Der Kirchenmusikdirektor aus Salzwedel ist ein weit gereister Mann. Mattias Böhlert spielte auf Orgeln zwischen Japan, Australien, Südafrika, Kanada und den USA, aber genauso auf Instrumenten bedeutender Gotteshäuser hierzulande, wie den Domen zu Stendal, Magdeburg oder Schwerin, den Kirchen in Rostock, Leipzig, Erfurt, Mühlhausen und Halberstadt. Er gab Konzerte in den Kathedralen in Riga, Tallinn, St. Petersburg und Moskau, war in Wrocław zu Gast und in Kazimierz Dolny, als die Orgel dort 400. Geburtstag feierte. In Uelzen war er auch. Im Jahr 2009. Nun, nach 12 Jahren, ist er wiedergekommen und spielte im 7. St.-Marien-Sommerkonzert europäische und amerikanische Orgelmusik aus fünf Jahrhunderten.
Es war ein musikalischer Querschnitt, eine Melange, zwischen deklamatorischen Passagen, romantischer Verspieltheit und sinfonischer Wucht. Der Organist, Jahrgang 1956, verlor sich im Filigranen nicht, er lebte die Ausdrucksstärke und Klangschönheit dieser Musik und seines Musizierens, die Fähigkeit zu vielfältigen Nuancierungen, farbenreichen und konfliktgeladenen Steigerungen mit opulenten Höhepunkten voll aus.

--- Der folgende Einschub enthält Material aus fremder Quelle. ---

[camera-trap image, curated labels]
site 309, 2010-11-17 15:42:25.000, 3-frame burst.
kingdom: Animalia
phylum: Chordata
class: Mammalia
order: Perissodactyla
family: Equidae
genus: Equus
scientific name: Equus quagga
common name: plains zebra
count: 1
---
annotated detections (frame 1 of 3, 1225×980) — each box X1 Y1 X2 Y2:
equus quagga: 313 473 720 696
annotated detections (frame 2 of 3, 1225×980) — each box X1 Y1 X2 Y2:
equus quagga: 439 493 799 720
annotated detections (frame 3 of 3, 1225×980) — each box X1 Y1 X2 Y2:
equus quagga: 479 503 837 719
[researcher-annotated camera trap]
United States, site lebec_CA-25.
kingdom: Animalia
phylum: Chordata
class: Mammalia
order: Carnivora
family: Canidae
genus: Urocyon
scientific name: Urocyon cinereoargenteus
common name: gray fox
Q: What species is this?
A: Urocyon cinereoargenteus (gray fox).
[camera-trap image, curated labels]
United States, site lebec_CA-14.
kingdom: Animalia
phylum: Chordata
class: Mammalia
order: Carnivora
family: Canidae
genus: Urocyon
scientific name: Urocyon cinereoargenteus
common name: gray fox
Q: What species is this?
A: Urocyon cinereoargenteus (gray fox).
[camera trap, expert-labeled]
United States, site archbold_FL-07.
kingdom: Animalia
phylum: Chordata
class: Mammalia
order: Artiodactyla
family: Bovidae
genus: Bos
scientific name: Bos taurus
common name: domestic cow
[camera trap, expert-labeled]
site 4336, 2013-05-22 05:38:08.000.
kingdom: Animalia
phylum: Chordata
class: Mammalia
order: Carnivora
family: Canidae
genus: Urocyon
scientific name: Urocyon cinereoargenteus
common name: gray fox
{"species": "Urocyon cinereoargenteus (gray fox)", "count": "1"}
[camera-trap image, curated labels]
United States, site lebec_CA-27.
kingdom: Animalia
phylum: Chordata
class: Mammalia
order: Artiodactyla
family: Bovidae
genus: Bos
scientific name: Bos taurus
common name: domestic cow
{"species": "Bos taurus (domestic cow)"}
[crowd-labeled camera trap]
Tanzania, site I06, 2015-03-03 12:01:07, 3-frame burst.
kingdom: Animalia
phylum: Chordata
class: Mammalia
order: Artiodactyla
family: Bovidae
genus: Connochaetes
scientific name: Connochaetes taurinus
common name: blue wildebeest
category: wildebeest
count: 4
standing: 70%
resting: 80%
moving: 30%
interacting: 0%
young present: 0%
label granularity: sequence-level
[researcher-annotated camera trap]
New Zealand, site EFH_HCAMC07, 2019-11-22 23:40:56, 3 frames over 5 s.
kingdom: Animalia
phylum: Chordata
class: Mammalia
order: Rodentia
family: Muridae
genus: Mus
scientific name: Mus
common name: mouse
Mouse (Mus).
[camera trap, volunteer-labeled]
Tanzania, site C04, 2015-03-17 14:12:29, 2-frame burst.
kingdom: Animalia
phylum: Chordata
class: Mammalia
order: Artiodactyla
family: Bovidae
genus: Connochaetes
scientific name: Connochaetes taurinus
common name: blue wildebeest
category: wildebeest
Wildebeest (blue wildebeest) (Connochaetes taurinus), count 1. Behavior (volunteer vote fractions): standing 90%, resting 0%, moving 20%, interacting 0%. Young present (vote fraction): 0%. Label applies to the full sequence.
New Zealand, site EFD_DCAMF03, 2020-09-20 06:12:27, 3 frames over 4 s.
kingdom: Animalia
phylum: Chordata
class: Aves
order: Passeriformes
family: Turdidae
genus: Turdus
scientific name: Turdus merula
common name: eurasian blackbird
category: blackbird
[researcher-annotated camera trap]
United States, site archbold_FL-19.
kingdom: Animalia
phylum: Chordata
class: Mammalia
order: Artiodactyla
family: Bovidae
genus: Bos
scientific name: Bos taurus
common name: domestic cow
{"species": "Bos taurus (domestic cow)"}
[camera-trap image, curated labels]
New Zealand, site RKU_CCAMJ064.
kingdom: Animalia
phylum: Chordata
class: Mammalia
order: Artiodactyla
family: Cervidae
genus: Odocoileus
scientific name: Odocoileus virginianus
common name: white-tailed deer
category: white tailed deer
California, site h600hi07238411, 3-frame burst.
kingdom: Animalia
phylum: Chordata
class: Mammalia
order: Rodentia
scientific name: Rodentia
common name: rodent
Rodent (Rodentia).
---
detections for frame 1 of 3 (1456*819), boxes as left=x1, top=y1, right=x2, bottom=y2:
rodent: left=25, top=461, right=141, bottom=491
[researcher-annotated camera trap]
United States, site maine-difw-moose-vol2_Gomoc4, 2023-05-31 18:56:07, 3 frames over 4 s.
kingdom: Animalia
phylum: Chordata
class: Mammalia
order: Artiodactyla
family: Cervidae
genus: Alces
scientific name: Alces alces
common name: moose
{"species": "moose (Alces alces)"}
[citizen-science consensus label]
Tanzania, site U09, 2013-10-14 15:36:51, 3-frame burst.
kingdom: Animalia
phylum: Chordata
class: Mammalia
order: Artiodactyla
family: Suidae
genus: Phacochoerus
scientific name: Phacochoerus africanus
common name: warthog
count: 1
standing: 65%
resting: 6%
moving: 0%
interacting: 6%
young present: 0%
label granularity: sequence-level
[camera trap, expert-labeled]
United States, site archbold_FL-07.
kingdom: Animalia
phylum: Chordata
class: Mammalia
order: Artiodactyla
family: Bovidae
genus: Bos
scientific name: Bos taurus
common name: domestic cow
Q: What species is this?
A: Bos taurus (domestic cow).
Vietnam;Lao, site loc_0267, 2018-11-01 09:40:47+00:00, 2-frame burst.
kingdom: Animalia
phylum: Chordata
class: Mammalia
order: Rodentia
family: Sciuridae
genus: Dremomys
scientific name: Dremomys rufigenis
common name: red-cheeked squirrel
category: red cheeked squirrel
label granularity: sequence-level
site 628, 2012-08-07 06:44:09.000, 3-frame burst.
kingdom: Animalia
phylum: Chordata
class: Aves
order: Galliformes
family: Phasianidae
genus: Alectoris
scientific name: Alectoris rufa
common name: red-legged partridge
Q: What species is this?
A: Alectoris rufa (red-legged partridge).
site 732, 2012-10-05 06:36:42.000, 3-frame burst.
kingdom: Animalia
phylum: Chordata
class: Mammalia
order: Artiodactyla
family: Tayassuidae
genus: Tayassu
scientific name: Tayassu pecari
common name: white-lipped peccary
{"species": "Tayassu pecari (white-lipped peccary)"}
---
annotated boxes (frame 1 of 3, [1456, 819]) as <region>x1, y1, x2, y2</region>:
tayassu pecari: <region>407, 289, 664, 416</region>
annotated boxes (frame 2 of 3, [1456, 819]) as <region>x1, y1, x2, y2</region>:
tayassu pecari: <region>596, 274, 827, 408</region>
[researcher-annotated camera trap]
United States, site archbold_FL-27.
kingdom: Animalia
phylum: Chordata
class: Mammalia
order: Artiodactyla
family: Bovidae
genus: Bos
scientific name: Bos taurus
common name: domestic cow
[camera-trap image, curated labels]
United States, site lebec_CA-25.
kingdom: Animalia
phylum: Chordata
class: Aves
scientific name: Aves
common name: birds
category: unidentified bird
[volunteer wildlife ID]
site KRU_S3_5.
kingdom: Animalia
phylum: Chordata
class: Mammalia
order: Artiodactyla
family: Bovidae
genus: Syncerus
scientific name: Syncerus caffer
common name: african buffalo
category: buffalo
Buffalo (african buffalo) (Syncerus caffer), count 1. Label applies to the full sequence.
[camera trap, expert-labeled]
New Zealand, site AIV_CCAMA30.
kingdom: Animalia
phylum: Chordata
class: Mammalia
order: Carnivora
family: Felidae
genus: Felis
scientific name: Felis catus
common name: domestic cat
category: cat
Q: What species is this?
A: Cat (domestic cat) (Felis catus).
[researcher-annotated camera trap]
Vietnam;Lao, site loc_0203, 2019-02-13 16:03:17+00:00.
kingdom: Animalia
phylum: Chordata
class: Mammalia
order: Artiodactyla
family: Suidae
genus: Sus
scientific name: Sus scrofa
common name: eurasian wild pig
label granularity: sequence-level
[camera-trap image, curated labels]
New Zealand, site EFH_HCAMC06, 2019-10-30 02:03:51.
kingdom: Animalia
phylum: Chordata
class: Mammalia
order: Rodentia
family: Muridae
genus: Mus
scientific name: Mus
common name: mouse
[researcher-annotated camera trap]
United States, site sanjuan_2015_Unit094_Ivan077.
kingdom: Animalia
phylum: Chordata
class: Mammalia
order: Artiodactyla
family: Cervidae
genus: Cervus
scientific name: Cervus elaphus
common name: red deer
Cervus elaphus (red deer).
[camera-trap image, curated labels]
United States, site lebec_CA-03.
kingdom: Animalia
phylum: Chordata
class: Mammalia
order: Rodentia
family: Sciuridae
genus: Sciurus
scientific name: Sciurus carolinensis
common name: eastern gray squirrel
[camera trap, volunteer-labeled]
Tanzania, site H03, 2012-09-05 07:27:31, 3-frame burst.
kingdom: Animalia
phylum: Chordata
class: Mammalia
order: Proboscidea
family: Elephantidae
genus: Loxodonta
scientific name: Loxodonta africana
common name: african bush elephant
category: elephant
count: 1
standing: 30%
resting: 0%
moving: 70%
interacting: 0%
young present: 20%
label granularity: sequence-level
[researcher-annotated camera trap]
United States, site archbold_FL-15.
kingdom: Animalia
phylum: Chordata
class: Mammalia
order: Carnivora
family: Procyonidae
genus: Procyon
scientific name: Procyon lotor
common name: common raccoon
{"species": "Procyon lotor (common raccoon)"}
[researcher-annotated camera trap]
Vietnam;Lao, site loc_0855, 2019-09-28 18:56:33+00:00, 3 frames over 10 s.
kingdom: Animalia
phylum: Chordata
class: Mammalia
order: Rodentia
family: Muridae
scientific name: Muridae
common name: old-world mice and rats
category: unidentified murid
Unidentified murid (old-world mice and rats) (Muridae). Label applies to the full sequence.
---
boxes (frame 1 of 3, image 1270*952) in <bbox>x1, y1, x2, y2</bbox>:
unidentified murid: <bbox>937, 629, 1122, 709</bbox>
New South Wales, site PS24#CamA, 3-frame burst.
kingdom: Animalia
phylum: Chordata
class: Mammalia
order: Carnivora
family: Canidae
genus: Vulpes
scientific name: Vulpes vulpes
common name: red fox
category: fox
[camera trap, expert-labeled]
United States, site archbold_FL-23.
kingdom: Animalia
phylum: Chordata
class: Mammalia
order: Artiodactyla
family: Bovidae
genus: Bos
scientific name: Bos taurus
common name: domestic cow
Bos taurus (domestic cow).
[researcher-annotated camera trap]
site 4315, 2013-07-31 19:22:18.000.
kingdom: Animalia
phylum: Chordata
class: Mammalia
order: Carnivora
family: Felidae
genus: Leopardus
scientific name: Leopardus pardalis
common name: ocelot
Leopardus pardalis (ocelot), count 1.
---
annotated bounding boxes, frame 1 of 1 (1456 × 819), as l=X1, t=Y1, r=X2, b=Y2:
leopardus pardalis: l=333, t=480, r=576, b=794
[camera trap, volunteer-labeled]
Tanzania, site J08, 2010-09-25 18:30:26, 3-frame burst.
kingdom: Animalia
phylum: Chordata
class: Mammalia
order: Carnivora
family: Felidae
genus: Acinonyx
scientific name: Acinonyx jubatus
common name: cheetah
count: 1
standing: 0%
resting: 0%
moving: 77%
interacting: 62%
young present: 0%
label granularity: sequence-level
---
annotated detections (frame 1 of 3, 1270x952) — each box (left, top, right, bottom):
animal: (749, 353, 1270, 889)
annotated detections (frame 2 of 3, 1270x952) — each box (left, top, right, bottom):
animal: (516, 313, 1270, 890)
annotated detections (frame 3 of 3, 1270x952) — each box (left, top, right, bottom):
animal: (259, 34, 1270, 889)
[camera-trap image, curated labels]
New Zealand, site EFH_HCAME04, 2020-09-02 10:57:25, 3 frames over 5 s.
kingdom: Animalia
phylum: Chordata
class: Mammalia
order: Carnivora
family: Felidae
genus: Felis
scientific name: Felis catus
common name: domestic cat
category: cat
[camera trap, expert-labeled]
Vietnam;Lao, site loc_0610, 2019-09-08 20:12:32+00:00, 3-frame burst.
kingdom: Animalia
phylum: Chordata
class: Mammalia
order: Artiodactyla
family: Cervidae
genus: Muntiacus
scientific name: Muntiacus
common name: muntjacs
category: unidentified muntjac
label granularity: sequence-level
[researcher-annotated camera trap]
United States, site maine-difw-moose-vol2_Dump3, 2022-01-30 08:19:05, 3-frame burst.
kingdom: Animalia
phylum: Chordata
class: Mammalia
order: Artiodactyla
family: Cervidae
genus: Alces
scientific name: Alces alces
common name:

Matthias Böhlert begann mit Noten aus dem 16. Jahrhundert, „Altpolnische Tabulatursätze“ von Jan de Lubin. Tabulaturen wurden ja zu Beginn des 14. Jahrhunderts dafür erfunden, mehrere Stimmen polyphoner Vokalmusik für ein Instrument zusammenzuschreiben, zu tabulieren. Die im Konzert gespielten bewegten sich zwischen bedächtig und ausgelassen.
Mit Johann Sebastian Bachs Fantasie G-Dur (BWV 572) schritt die Musikstunde voran. Den zierlichen Beginn nahm der Organist eilend, bis die wuchtigen Akkorde walteten. Er behielt die ganze Mehrstimmigkeit im sicheren Griff, obgleich er beeindruckend flink unterwegs war. Aber auch der gewaltige Schluss erklang sehr überzeugend.
Den Komponisten Jehan Alain hatte den treuen Sommerkonzertbesuchern Merle Hillmer in ihrem Konzert vor zwei Wochen mit drei Tänzen vorgestellt. Matthias Böhnert nahm den Franzosen, der, nur 29-jährig, im Zweiten Weltkrieg sein Leben ließ, ebenfalls ins Programm. Mit „Le jardin suspendu“ – der hängende Garten. „Der hängende Garten ist des Künstlers immer wieder gesuchtes, doch ungreifbares Ideal, seine unzugängliche und unantastbare Zufluchtsstätte“, beschrieb Alain selbst den unerreichbaren Traum eines Ortes der Freiheit und fasste ihn in Musik. Es blieben düster-tastende Noten.